**TRECHO SELECIONADO**
Dissemos antes que o importante em
Azul corvo é o processo da busca. E retomamos para evidenciar outra
qualidade nesse romance de Adriana Lisboa. Histórias de filhos procurando pais
são tão antigas quanto a própria literatura — recordemos o ímpeto de Telêmaco mobilizado
para a busca de Ulisses na Odisseia — mas, quase sempre à busca finda ou
se marca na história sobre o pai. O pai de Vanja é fantasma, enunciado e
anunciado, o vulto em volta do qual se desfia a própria escrita, mas,
curiosamente, não é a história do pai desaparecido o que essa narradora conta,
é a história do pai anteposto. É possível que o excerto recortado do romance no
final do parágrafo anterior sirva de justificativa para o leitor. Talvez, entre
as várias questões colocadas ante as noções sedimentadas, uma delas seja o
princípio da paternidade. Mas isso é um assunto que o leitor precisará buscar na
leitura desse romance. Adentrar nele agora seria dizer mais que o necessário da
narrativa.
A interseção dos fios das duas
narrativas é aparentemente simples. Uma história desemboca na outra, à maneira
do princípio causa e efeito, fundador da ação. Mas, a parte difícil é o pleno
desenvolvimento das variações de registro nem sempre amigáveis. Começamos por
uma história de família, passamos por marcações de uma narrativa histórica e
mesmo documental, caímos numa road novel e findamos num relato
expositivo. Essa variedade é articulada ora pela voz de uma Vanja que recorda
esses acontecimentos no presente da narração, ora por uma voz exterior,
matizando, cada uma, os dois fios narrativos, não separadamente porque as duas
vozes se orquestram: para os acontecimentos experienciados pela personagem, ela
própria os conta; para o experienciado por outros, como o passado de
guerrilheiro do seu padrasto, a voz onisciente, feita em parte do recontar da
voz alheia. O romance é mais feliz na articulação dessas vozes, ainda que os
eventuais problemas na variação dos registros narrativos encontrem sincera
justificação na própria ficção em curso, uma vez que a história do romance sai
do teclado de uma jovem e esta tem entre suas referências o modelo dos
trabalhos escolares; nesse caso, à pesquisa documental guiada pela voz universalizante
se interpõe o registro pessoal. Um recurso semelhante, encontraremos em O
avesso da pele, de Jeferson Tenório; Adriana Lisboa, por sua vez, realiza-o
melhor e acertadamente.

**PROBLEMA BREVE**
Prolongue o texto acima sobre o romance Azul corvo a partir da última frase apresentada.

**Trecho do conjunto de dados**
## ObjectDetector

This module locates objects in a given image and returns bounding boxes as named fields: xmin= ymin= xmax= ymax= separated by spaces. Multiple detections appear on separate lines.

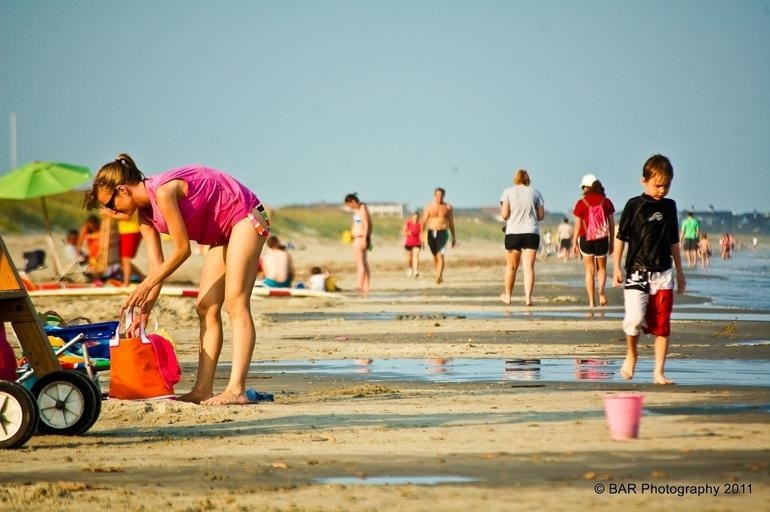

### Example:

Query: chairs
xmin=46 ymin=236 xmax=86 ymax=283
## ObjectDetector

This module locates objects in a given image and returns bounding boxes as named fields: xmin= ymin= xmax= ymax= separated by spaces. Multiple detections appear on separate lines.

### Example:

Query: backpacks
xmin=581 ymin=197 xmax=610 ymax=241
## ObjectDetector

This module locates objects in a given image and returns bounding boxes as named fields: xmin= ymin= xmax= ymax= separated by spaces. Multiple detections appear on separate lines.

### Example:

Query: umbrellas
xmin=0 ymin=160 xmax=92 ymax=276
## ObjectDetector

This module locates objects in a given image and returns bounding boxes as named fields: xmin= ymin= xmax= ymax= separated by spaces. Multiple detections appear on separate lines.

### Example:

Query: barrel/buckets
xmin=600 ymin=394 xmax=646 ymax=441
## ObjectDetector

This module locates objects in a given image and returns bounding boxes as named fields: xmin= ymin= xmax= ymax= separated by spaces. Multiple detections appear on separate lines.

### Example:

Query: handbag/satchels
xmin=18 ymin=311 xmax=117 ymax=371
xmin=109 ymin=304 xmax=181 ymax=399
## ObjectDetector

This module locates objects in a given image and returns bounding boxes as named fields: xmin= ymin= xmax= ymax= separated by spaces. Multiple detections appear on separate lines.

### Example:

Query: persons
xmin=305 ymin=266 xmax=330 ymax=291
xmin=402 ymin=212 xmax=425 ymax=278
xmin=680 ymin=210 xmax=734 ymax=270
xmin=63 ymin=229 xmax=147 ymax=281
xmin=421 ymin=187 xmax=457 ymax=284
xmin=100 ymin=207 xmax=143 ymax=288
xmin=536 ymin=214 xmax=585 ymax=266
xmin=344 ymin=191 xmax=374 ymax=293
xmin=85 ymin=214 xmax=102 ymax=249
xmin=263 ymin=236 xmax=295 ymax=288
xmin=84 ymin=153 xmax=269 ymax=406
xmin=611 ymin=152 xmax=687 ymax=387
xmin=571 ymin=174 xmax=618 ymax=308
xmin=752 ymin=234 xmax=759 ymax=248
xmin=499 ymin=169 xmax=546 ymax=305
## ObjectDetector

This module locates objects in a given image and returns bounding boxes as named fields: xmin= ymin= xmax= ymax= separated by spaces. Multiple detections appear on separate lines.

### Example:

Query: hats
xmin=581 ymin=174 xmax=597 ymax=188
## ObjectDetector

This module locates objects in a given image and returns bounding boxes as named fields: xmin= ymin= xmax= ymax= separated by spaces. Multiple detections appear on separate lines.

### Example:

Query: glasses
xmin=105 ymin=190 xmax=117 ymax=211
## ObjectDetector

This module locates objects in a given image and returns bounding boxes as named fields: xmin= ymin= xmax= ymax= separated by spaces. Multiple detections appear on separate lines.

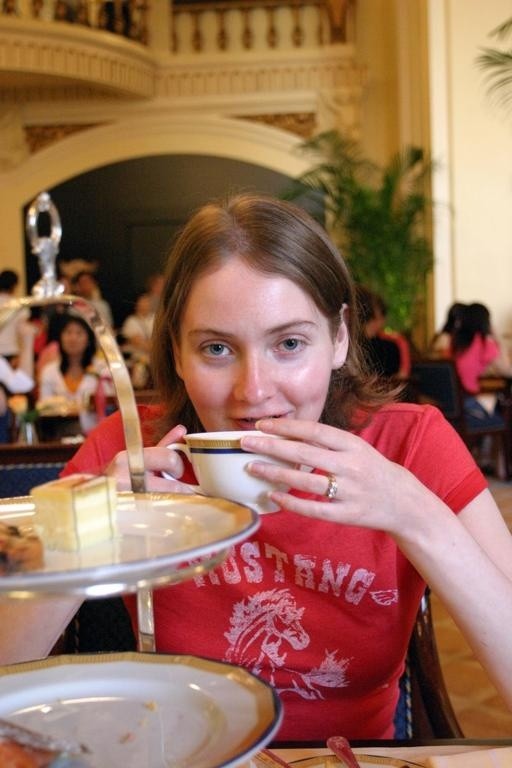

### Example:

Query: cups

...

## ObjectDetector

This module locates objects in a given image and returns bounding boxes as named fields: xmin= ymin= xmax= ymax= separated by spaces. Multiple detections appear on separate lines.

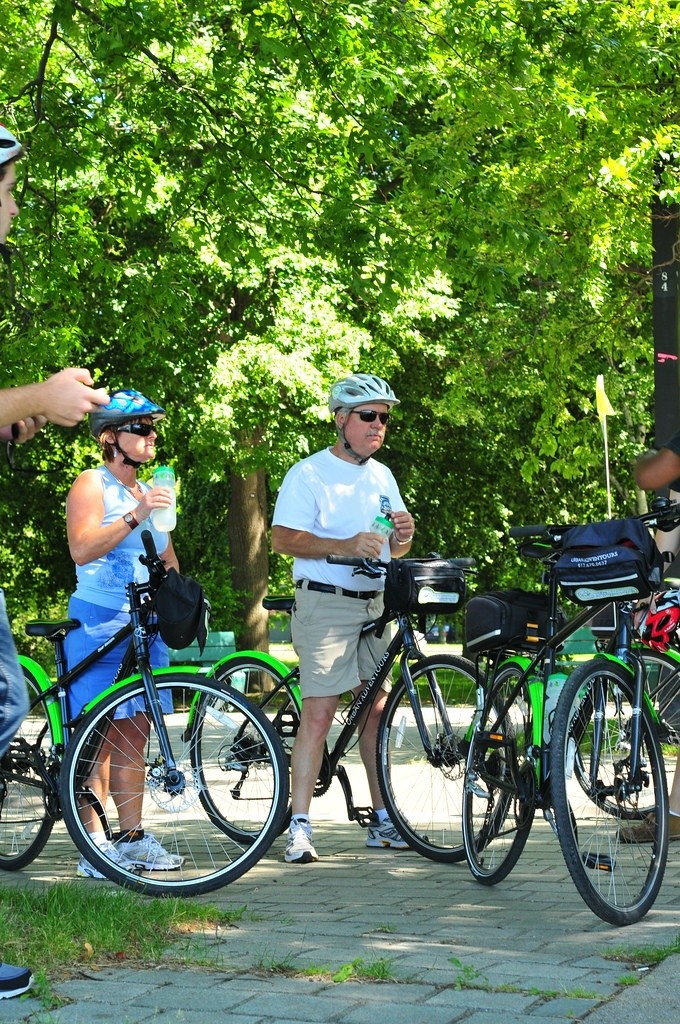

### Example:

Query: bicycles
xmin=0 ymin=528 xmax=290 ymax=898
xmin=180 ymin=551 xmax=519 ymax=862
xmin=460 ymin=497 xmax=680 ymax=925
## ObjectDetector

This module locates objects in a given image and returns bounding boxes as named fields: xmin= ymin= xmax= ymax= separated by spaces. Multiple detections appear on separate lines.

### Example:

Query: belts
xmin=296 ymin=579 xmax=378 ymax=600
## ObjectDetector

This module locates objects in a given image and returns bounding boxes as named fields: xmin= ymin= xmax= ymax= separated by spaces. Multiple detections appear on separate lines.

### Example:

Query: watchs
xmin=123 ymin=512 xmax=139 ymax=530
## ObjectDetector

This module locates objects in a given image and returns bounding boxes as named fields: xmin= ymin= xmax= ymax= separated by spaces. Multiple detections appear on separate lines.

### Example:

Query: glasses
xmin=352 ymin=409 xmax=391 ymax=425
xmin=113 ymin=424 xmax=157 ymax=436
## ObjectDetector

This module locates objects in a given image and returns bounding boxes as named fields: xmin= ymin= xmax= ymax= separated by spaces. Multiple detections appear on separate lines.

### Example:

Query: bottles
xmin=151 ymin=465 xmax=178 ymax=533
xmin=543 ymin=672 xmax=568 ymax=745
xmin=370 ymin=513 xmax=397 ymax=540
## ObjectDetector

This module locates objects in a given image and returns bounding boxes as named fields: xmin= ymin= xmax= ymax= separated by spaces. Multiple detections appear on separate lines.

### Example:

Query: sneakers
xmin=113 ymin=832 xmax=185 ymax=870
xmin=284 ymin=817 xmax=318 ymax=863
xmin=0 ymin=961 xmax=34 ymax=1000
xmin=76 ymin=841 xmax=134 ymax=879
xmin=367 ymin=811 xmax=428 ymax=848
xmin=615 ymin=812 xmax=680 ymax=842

**SAÍDA ABAIXO**
É de uma dessas pesquisas
conduzidas pelo amigo Carlos que salta o título do romance. “Carlos tinha que
fazer para a escola uma pesquisa sobre algum pássaro, e havia escolhido o
corvo.” Daqui, a narradora recupera a informação sobre duas espécies de corvo
cujas características estão relacionadas com as duas figuras centrais do romance:
Fernando e Vanja. O crow vive em sistemas sociais complexos em que o
adulto se mantém mais ou menos próximo do local de seu nascimento, preferindo
cuidar dos filhotes dos outros. Às vezes migra, em bandos.” O raven é
“meditativo e arredio [...] não migram, mas podem se deslocar por pequenas
distâncias a fim de evitar condições climáticas extremas. Não vivem em bandos.
Preferem a solidão ou, no máximo, agrupar-se em pares.” Mas o corvo é apenas um
entre o diverso bestiário neste romance; esses vários bichos formam uma faixa inferior
essencial ao funcionamento das faixas superiores da narrativa. Dizem das
personagens, como no caso antes evidenciado, das circunstâncias, ou dos
ambientes predominantes na narrativa — como o deserto estadunidense ou a
Amazônia brasileira.
Outro aspecto procedimental é a escolha
pelo fragmento. Perquirição da memória pela escrita, Azul corvo se organiza
como uma colcha de retalhos; por vezes, o que não cumpria um sentido preciso
começa a significar. Esses dois fios de narrativa que apontamos se estrutura
por muitas parcelas da vida dos protagonistas ou mesmo da vida das personagens
ausentes ou ainda daquelas que estabelecem seus vínculos com os dois primeiros
grupos. O resultado é ainda uma interação ora separada ora simultânea entre
passado, presente e futuro. A interseção de planos temporais favorece a
narradora não se permanecer obnubilada pela vertigem de situações e a observar com
algum interesse determinadas circunstâncias de seu entorno no presente da
narração. É dessa maneira, por exemplo, que Vanja recupera e transita pelos
discursos de ódio que nesse tempo alheio ao das redes sociais — mas
prenunciadores — cresciam nos fóruns ou caixas de comentários na web.
Muito embora, não seja, repetimos,
um romance sobre o amadurecimento, não deixa de registrar a variabilidade das
percepções situadas nessa região fronteiriça entre o início da adolescência e a
passagem para a vida adulta. O contato precoce com essa fase coloca Vanja numa
encruzilhada que, se para o funcionamento prático da vida tem suas
dificuldades, para o registro escritural se reveste de uma complexidade a mais.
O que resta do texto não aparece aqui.